Records supplied
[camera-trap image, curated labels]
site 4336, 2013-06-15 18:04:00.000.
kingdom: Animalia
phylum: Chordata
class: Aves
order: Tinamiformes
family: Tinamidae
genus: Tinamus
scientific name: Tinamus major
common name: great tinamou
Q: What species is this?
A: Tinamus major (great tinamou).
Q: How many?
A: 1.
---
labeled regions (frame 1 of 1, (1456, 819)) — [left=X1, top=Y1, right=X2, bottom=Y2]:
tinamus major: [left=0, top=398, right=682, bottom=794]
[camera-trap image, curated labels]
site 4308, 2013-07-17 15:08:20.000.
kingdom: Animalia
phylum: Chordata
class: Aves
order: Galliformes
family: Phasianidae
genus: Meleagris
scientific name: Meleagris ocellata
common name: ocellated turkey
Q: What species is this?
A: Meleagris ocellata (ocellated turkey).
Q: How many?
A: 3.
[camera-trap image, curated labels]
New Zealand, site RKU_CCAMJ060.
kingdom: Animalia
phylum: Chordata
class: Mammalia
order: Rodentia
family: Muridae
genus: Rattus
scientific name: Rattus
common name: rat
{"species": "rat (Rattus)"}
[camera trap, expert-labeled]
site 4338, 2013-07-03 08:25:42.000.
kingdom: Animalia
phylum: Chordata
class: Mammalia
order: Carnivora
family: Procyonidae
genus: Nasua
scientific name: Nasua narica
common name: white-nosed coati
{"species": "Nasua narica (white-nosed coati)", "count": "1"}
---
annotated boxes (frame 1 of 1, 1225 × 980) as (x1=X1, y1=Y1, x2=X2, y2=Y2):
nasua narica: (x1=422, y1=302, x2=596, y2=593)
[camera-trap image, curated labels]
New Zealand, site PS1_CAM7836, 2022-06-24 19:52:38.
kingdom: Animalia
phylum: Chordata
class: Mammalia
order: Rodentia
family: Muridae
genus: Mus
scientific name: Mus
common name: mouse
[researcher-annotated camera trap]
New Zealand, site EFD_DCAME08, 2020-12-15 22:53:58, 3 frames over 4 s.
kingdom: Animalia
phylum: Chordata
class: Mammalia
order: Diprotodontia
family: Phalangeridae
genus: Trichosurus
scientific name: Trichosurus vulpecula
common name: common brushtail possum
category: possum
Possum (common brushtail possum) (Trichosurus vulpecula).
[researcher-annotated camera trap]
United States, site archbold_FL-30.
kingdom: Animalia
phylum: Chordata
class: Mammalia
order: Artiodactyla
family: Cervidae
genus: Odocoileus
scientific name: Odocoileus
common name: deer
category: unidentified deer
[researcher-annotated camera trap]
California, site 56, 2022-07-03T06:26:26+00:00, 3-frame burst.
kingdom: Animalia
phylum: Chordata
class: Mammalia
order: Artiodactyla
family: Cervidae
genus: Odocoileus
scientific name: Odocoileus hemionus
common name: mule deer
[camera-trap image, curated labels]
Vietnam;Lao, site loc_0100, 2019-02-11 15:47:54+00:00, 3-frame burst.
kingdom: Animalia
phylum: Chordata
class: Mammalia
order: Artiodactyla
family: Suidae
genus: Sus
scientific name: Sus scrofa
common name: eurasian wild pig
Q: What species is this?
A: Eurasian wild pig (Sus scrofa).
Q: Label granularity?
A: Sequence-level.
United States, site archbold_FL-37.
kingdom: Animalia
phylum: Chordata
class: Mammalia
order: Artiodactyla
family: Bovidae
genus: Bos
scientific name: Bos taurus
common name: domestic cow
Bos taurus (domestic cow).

What is being asked
Please tally every line of the entries that holds "genus" and answer with that figure alone.

Answer section
10